On Behalf of the Board of Directors of ECC Ventures 5 Corp.

Doug McFaul

Director

Completion of the Proposed Transaction is subject to a number of conditions, including, among others, Exchange acceptance and if applicable pursuant to Exchange Requirements, majority of the minority shareholder approval. Where applicable, the Proposed Transaction cannot close until the required approvals are obtained. There can be no assurance that the Proposed Transaction will be completed as proposed or at all.

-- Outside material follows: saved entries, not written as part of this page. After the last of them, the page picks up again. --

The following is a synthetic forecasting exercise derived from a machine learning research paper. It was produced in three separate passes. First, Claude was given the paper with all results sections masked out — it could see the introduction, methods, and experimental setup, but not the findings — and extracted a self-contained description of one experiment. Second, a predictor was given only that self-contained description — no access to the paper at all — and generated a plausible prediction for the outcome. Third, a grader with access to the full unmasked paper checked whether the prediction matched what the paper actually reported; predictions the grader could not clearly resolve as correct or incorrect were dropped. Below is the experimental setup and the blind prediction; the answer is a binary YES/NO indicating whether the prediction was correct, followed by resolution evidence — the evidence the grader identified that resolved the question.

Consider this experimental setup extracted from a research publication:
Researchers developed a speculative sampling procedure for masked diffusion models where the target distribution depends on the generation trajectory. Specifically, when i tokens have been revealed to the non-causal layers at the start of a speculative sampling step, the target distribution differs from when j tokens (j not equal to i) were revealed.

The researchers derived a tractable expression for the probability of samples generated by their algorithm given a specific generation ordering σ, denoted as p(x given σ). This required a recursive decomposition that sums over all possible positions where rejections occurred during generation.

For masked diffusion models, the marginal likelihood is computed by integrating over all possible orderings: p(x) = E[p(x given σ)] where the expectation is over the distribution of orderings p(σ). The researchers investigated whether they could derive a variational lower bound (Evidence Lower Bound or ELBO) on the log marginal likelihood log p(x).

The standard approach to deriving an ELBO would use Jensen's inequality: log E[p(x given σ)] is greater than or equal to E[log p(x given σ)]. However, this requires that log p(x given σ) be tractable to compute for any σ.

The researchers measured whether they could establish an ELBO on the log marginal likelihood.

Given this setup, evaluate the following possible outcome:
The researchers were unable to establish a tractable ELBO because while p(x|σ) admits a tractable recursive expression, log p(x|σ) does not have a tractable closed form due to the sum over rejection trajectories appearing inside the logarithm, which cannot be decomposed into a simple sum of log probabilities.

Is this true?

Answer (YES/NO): NO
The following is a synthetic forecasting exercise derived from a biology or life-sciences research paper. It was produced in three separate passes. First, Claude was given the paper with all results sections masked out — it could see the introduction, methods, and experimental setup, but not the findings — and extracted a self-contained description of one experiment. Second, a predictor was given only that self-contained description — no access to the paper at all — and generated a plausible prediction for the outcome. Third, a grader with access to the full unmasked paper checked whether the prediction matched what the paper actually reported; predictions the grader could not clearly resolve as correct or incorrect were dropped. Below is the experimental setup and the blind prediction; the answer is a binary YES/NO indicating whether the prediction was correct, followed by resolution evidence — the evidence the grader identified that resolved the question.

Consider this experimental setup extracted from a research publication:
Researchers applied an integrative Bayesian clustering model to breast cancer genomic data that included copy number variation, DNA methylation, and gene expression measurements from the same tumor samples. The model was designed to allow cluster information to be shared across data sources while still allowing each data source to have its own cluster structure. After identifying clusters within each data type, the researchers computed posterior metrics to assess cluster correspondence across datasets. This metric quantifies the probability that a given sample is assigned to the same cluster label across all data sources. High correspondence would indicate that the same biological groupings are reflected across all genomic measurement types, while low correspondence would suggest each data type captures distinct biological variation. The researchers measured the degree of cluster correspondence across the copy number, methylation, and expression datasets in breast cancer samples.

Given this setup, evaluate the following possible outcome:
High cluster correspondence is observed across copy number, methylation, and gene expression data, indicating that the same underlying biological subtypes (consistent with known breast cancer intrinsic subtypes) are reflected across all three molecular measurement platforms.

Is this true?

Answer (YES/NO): NO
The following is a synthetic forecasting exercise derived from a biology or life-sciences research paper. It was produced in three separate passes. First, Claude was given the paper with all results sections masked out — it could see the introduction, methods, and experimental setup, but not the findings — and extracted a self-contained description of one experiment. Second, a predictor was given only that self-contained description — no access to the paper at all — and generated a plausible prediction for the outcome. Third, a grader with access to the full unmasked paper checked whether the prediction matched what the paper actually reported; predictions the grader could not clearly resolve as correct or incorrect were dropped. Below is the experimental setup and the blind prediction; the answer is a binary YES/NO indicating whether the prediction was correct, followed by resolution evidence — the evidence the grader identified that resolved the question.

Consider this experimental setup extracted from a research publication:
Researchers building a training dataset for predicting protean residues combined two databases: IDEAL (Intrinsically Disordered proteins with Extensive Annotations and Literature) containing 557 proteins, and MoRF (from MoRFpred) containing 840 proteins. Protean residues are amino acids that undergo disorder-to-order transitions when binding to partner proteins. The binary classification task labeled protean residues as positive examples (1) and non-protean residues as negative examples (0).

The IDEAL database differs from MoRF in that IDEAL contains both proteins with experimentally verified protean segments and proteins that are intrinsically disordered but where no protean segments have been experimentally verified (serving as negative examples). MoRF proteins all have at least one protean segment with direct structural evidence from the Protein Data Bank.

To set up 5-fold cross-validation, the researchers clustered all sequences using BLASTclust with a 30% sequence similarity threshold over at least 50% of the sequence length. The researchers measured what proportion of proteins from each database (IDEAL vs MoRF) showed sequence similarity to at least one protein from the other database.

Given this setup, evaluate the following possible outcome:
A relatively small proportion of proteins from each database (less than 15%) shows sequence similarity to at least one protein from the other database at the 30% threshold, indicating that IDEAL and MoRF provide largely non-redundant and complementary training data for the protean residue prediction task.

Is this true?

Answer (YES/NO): NO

Investors are cautioned that, except as disclosed in the disclosure document to be prepared in connection with the Proposed Transaction, any information released or received with respect to the Qualifying Transaction, or the Proposed Transaction may not be accurate or complete and should not be relied upon. Trading in the securities of ECC5 should be considered highly speculative.

The Exchange has in no way passed upon the merits of the Proposed Transaction and has neither approved nor disapproved the contents of this news release.

Neither TSX Venture Exchange nor its Regulation Services Provider (as that term is defined in the policies of the TSX Venture Exchange) accepts responsibility for the adequacy or accuracy of this release.

Forward-Looking Statements

Statements included in this announcement, including statements concerning ECC5's, Bayrock's and the Resulting Issuer's plans, intentions, and expectations, which are not historical in nature are intended to be, and are hereby identified as, "forward-looking statements". Forward-looking statements include, among other matters, the terms and timing of the ECC5 Offer, the Proposed Transaction and the Concurrent Financing, completion of the proposed share consolidation, the growth plans of the Resulting Issuer and statements concerning the Resulting Issuer following completion of the Proposed Transaction, including the composition of the Resulting Issuer's board of directors and management team. Forward-looking statements may be, but are not always, identified by words including "anticipates", "believes", "intends", "estimates", "expects" and similar expressions. The Company cautions readers that forward-looking statements, including without limitation those relating to the Company's, the Resulting Issuer's and Bayrock's future operations and business prospects, are subject to certain risks and uncertainties (including risks that the Proposed Transaction does not proceed, or proceed on the expected terms, geopolitical risk, regulatory, and exchange rate risk) that could cause actual results to differ materially from those indicated in the forward-looking statements. There can be no assurance that any forward-looking statement will prove to be accurate or that management's assumptions underlying such statements, including assumptions concerning the Proposed Transaction or future developments, circumstances or results will materialize. The forward-looking statements included in this news release are made as of the date of this news release and the Company does not undertake to update or revise any forward-looking information included herein, except in accordance with applicable securities laws.